NO, WAIT...I'm...er...not really sure I want to know.

[;)]
James.

kiauma

Non semper ea sunt quae videntur.

FistOfFury

I ran accross a very humourus parody of ordering a pizza under the Patriot Act. I'm not taking credit for this, I'm just sharing it in hopes someone will get a good laugh out of reading it. Enjoy! :)

The 'Patriot' Acts.
 
Is this what you REALLY want ???
 
This is NOT speculation, nor humor, but plausible reality to come.
 
 
Operator: Thank you for calling Pizza Hut. May I have your...
 
Customer: Hi, I'd like to order.
 
Operator: May I have your NIDN first, sir?
 
Customer: My National, ID Number, yeah, hold on, eh, it's 6102049998-45-54610.
 
Operator: Thank you, Mr. Sheehan. I see you live at 1742 Meadowland Drive, and the phone number's 494-2366. Your office number over at Lincoln Insurance is 745-2302, and your cell number's 266-2566. Which number are you calling from, sir?
 
Customer: Huh? I'm at home. Where d'ya get all this information?
 
Operator: We're wired into the system, sir.
 
Customer: (Sighs) Oh, well, I'd like to order a couple of your All-Meat Special pizzas...
 
Operator: I don't think that's a good idea, sir.
 
Customer: Whaddya mean?
 
Operator: Sir, your medical records indicate that you've got very high blood pressure and extremely high cholesterol.

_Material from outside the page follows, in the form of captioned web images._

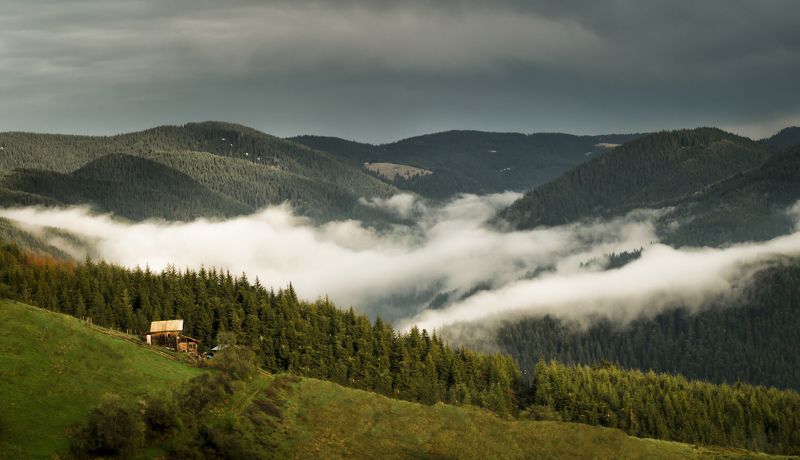 A small house in the mountainphoto preview
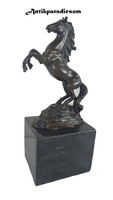 A447 Ágaskodó ló. bronzszobor márványtalpon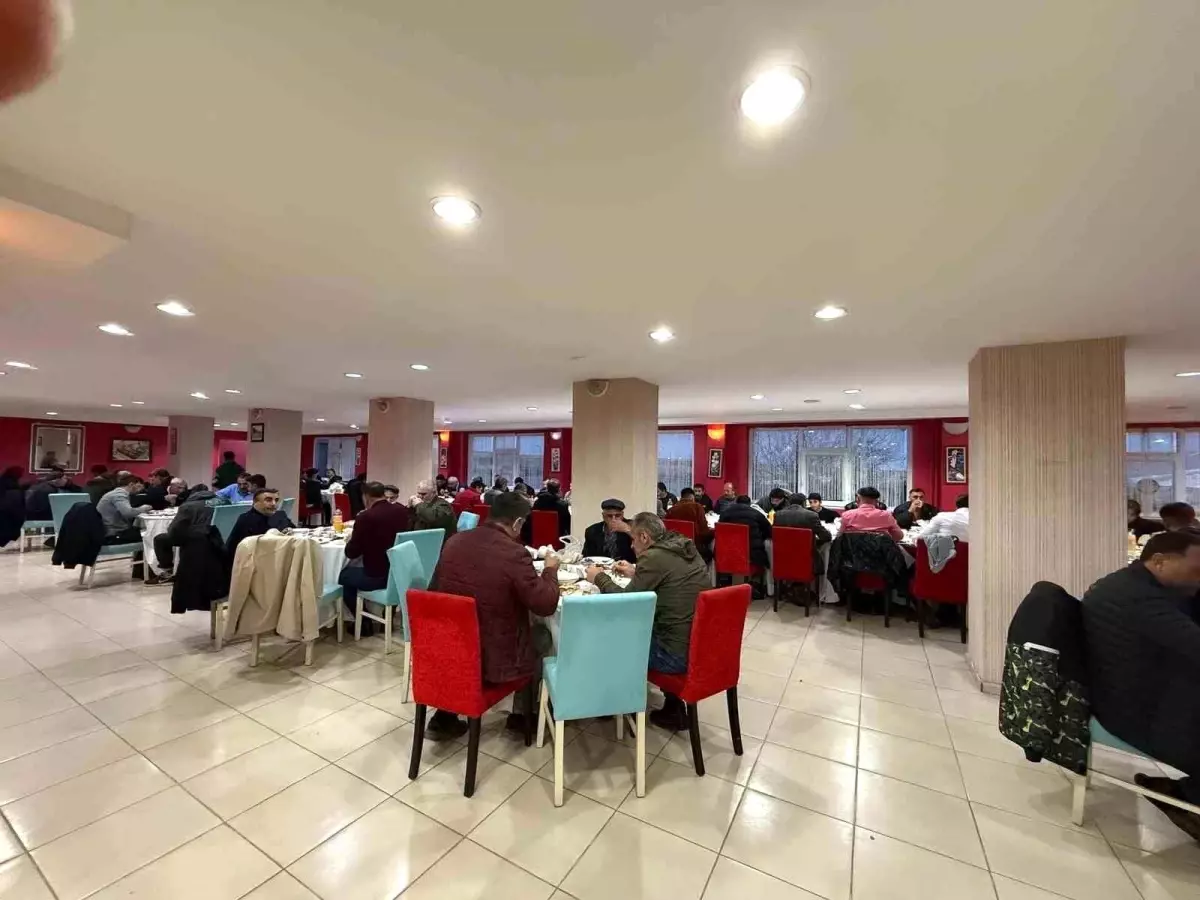AK Parti Sarıkamış'ta Geniş Katılımlı İftar Yemeği Düzenlendi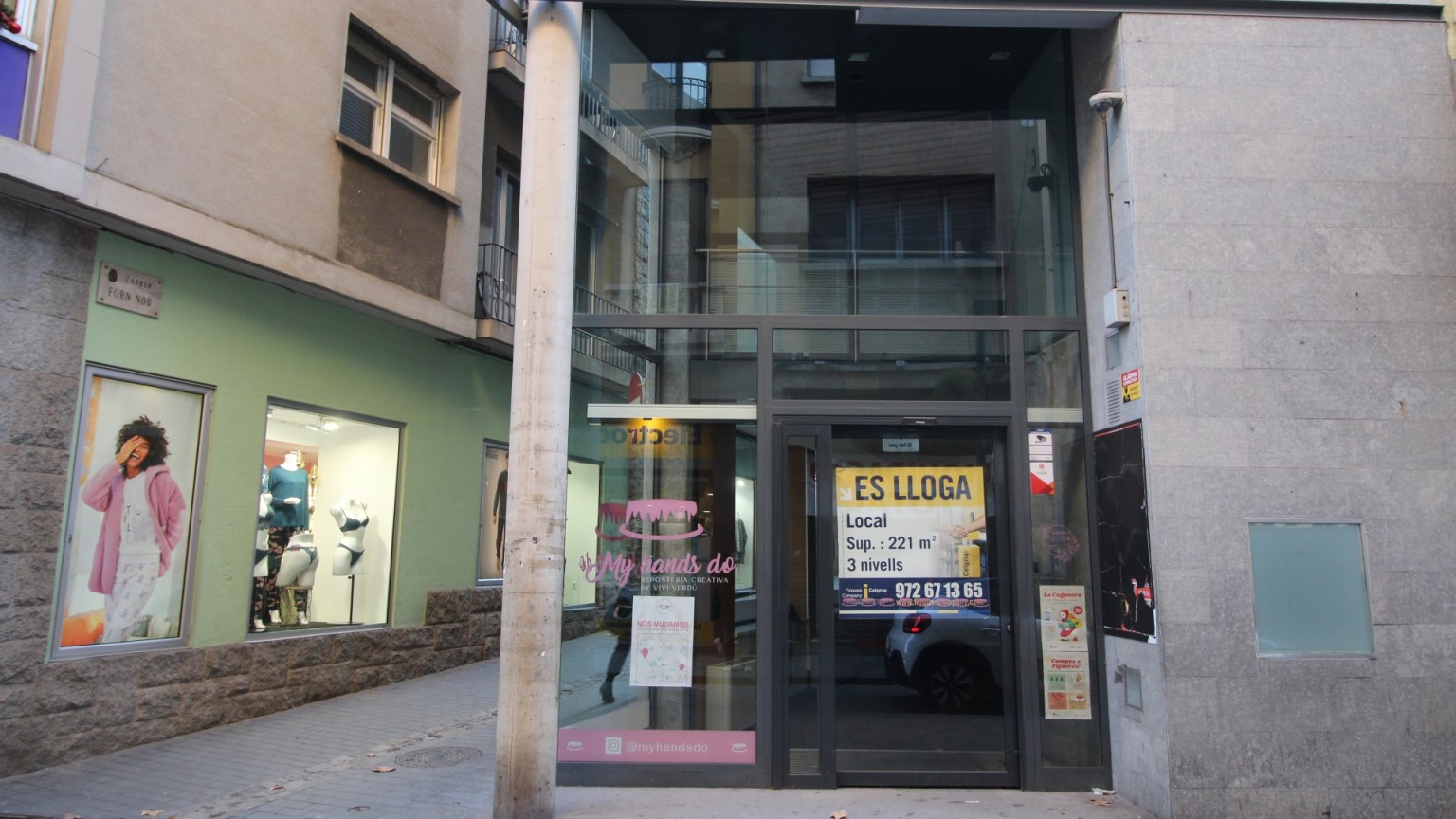 Local comercial en lloguer, de 221,43m² en total, en ple centre ciutat.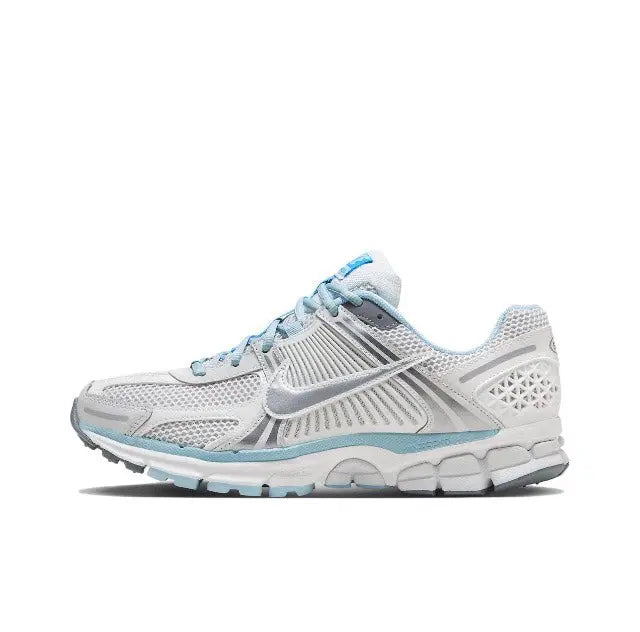 Nike Zoom Vomero 5 SP running sneaker, light grey with light blue accents
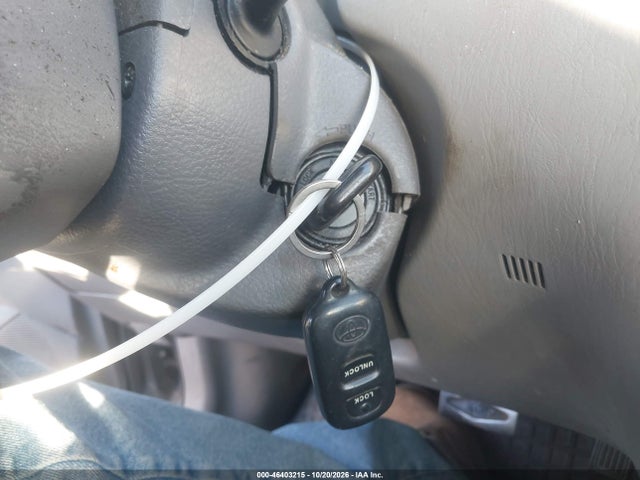 46403215 :رقم المزاد ، JTDBR32E252052976 vin ، 2005 Toyota Corolla Le مزاد بيع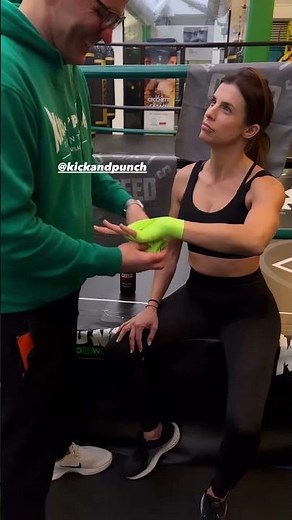 L'allenamento davvero "intenso" di Elisabetta Canalis 🤣🤣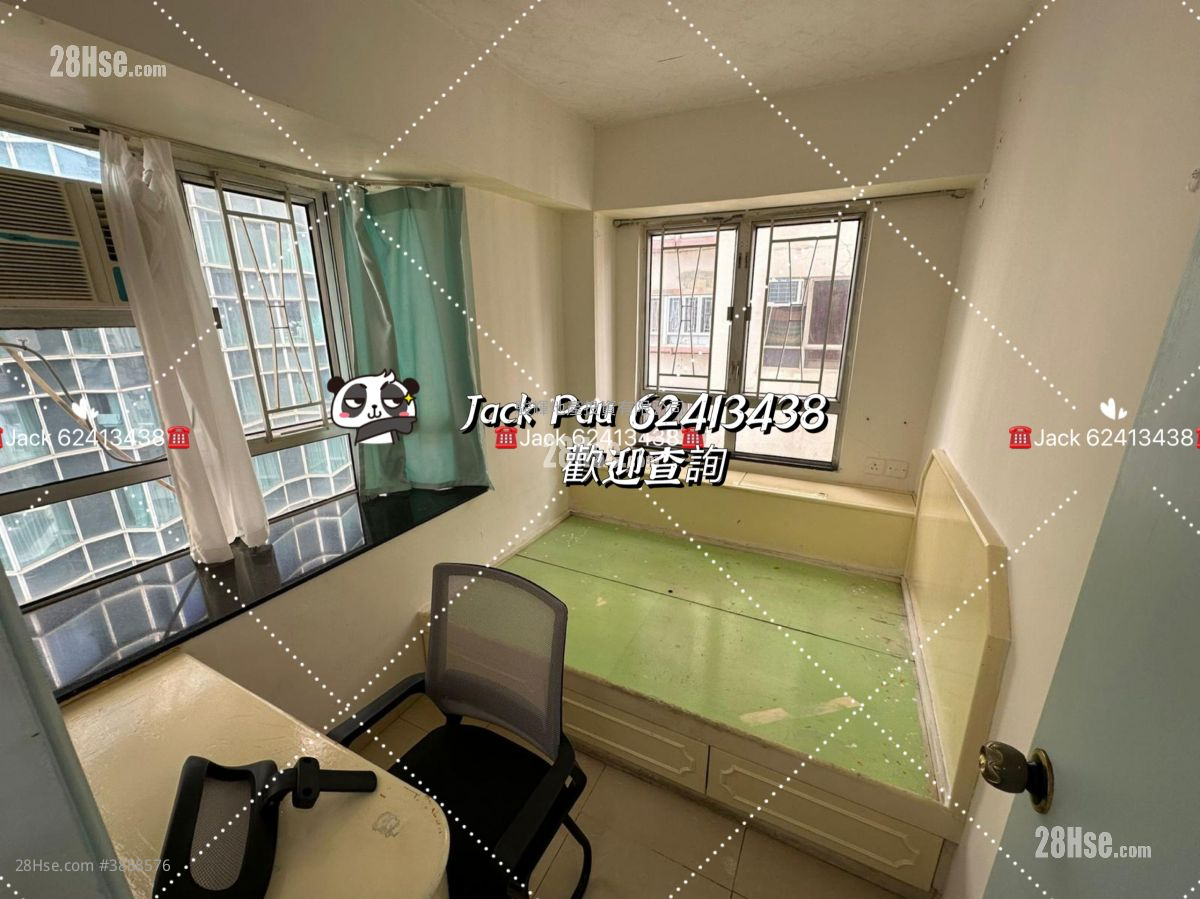 Po Hang Building Rental 2 Bedrooms , 1 Bathroom 367 ft² ( 34.1 m² )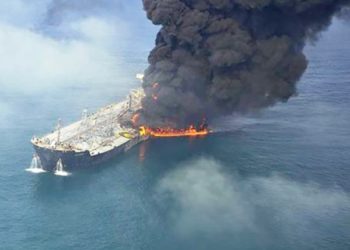 (Video) Nuevo ataque a dos petroleros eleva la tensión en el Golfo de Omán y dispara los precios del petróleo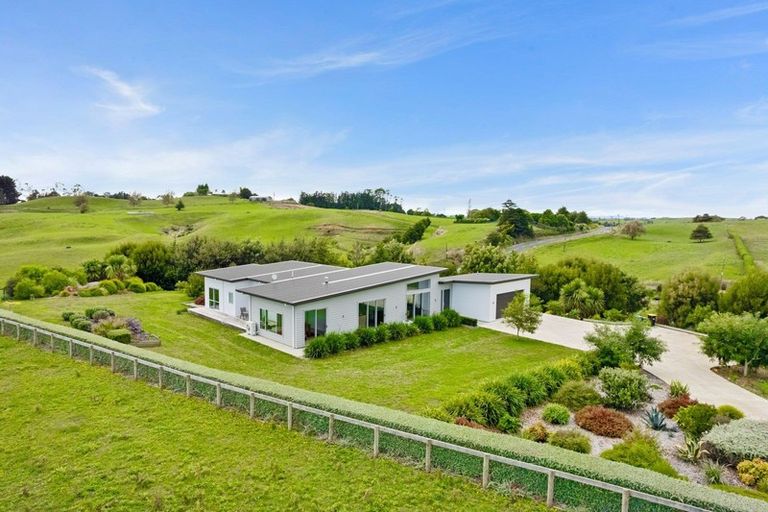 Photo of property in 67 Limeworks Loop Road, Te Pahu, Hamilton, 3285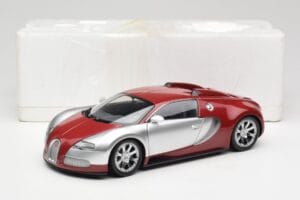Bugatti Veyron Edition Centenaire Chrome Red Minichamps 1:18 100110851-O Metal — zdjęcie 8 z 8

Your National Health Care provider won't allow such an unhealthy choice.
 
Customer: What do you recommend, then?
 
Operator: You might try our low-fat Soybean Yogurt Pizza. I'm sure you'll like it.
 
Customer: What makes you think I'd like something like that?
 
Operator: Well, you checked out 'Gourmet Soybean Recipes' from your local library last week, sir. That's why I made the suggestion.
 
Customer: All right, all right. Give me two family sized ones, then. What's the damage?
 
Operator: That should be plenty for you, your wife and your four kids, sir. The 'damage,' as you put it, heh, heh, comes to $49.99.
 
Customer: Lemme give you my credit card number.
 
Operator: I'm sorry sir, but I'm afraid you'll have to pay in cash. Your credit card balance is over it's limit.
 
Customer: I'll run over to the ATM and get some cash before your driver gets here.
 
Operator: That won't work either, sir. Your checking account's overdrawn.
 
Customer: Never mind. Just send the pizzas. I'll have the cash ready. How long will it take?
 
Operator: We're running a little behind, sir. It'll be about 45 minutes, sir. If you're in a hurry, you might want to pick 'em up while you're out getting the cash, but carrying pizzas on a motorcycle can be a little awkward.
 
Customer: How the heck do you know I'm riding a bike?
 
Operator: It says here you're in arrears on your car payments, so your car got repo'ed. But your Harley's paid up, so I just assumed that you'd be using it.
 
Customer: @#%/$@&?#!
 
Operator: I'd advise watching your language, sir. You've already got a July 2006 conviction for cussing out a cop.
 
Customer: (Speechless)
 
Operator: Will there be anything else, sir?
 
Customer: No, nothing. oh, yeah, don't forget the two free liters of Coke your ad says I get with the pizzas.
 
Operator: I'm sorry sir, but our ad's exclusionary clause prevents us from offering free soda to diabetics.